You can easily generate the full path by adding the separator

const fullPath = `${e.parentPath}\\${e.name}`;

attributes corresponds to the win32 FILE_ATTRIBUTE_NORMAL etc constants

const FileAttribute = {
	ReadOnly:	1,
	Hidden:		2,
	System:		4,
	Directory:	16,
	Archive:	32,
	Normal:		128, /** only valid when used alone, don't ask me */
	Temporary:	256,
	Compressed:	2048,
};

if the entry is a directory, the isDirectory member of DirentStats will be set for convenience, so usually you will not need to use the FileAttribute enum or attributes member directly

the async version will wait until the entire scan is complete before resolving, rather than stream results as we get them. In your own code, you could just scan the directories without recurse and individually await the result of each directory or even run multiple subdirectory scans in parallel, though each directory itself still will not resolve until the entire directory is scanned. this can still be useful for situations with lots of subdirectories as compared to one directory with a lot of files.
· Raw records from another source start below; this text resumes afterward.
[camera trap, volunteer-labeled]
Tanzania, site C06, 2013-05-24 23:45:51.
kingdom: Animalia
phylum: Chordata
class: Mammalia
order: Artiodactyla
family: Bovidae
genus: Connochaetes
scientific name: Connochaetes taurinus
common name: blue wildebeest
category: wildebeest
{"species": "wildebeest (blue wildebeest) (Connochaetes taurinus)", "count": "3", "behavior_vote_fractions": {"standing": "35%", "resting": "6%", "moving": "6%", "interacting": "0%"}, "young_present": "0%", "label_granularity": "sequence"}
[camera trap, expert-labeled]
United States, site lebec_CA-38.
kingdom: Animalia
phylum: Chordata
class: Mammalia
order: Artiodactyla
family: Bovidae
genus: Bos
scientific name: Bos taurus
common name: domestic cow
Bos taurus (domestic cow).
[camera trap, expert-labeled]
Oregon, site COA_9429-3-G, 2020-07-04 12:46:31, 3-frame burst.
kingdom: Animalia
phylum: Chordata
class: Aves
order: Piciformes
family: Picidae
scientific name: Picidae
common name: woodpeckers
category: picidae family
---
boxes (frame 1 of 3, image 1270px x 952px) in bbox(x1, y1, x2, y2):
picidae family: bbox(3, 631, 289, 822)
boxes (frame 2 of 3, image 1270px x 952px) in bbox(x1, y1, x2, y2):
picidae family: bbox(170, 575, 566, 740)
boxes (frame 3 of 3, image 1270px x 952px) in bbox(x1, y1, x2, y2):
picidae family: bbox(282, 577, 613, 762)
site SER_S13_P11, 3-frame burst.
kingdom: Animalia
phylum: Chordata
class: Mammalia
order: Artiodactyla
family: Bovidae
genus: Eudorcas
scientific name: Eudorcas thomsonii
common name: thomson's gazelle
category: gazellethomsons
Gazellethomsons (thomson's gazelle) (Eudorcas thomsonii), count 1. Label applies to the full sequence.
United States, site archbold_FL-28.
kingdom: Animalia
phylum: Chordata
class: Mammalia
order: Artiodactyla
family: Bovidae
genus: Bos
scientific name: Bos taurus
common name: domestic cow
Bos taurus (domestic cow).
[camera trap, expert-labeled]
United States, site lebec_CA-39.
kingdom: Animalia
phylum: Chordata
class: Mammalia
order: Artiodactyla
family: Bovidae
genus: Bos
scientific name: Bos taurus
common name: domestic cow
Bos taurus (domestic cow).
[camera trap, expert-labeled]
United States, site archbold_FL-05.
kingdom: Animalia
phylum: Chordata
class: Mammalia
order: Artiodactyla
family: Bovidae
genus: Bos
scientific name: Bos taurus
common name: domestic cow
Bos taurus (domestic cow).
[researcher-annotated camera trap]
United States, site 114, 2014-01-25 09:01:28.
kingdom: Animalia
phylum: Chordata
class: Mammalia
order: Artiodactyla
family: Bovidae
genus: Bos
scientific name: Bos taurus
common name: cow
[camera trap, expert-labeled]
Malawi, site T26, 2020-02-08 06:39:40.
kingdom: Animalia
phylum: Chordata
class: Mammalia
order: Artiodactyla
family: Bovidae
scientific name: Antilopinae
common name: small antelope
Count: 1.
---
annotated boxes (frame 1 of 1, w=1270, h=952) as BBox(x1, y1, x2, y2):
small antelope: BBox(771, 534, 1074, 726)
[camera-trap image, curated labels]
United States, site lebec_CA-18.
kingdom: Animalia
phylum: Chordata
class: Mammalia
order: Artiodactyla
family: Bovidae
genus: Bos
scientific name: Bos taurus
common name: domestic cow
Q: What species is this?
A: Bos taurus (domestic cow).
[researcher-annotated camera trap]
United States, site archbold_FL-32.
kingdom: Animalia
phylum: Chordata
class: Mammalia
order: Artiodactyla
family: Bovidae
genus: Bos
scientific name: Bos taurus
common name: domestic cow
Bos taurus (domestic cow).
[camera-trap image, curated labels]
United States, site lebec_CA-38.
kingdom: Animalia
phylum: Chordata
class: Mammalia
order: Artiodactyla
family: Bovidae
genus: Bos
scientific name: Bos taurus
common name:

if the dir is inaccessible or fails to open for any reason, an exception will be thrown or the promise will be rejected. however, if recurse, subdirectories that fail to be accessed will be silently ignored.

benchmarks

far from a scientific test, i included a simple benchmark.js file that you can use to compare. you can run this via npm run benchmark c:\path or node benchmark c:\path

you will want to run this multiple times due to filesystem metadata caching within windows. additionally, this is intended to benchmark longer operations, not smaller operations, so you should create your own with multiple runs and warmup etc to get accurate benchmarks if needed for your use case.

example:

benchmarking scan of c:\scanTest...
readdirFastSync: 280.043ms
found 91930 files
readdirFastSync manual recursion: 285.067ms
found 91930 files
node readdirSync with stat: 13.980s
found 91930 files
node readdirSync with filetypes and stat: 13.256s
found 91930 files
node readdirSync with filetypes NO stat: 307.637ms (note this does not include the filetimes or length)
found 91930 files

implementation notes

this supports long path names (over 250 chars etc). internally, the \\?\ prefix will be added automatically if needed, but the parentPath will not include it. You can pass a dir that begins with \\?\ yourself as well but this is not necessary.

internally, this uses NtQueryDirectoryFileEx for performance, and always returns file times and length.

because creating objects within a native node.js addon is slower than you might think, internally this generates a buffer that is then parsed in javascript with a generator function. this is many times faster than the overhead of creating objects via Node-API

currently this does not include the atime / LastAccessTime in the results, mostly because I've never actually seen that be useful.

could have been written with the classic node callback style, but decided to just use Promises directly.

this was created to fulfill a specific need after being surprised that such a solution did not already exist. please feel free to contribute or fork or adapt to your own projects. there are certainly edge cases that i have not tested or even considered. however, it is stable and working great for the scenario i created it for, simply scanning local disks.

potential issues that probably work okay but have not been tested: junctions, hard and soft symlinks, network paths, etc

building

npm rebuild to build the native addon. then npm run build to generate the modules and typescript definitions in dist/

you will need the usual build utils for windows of course

tests

node test to run basic tests. unfortunately i am unable to make my main tests file public for a variety of reasons, but there is a simple test.js that can be expanded upon in the future.

todo

  • meow

license

xfeeefeee disclaims copyright to this source code. In place of a legal notice, here is a blessing:

May you do good and not evil.
May you find forgiveness for yourself and forgive others.
May you share freely, never taking more than you give.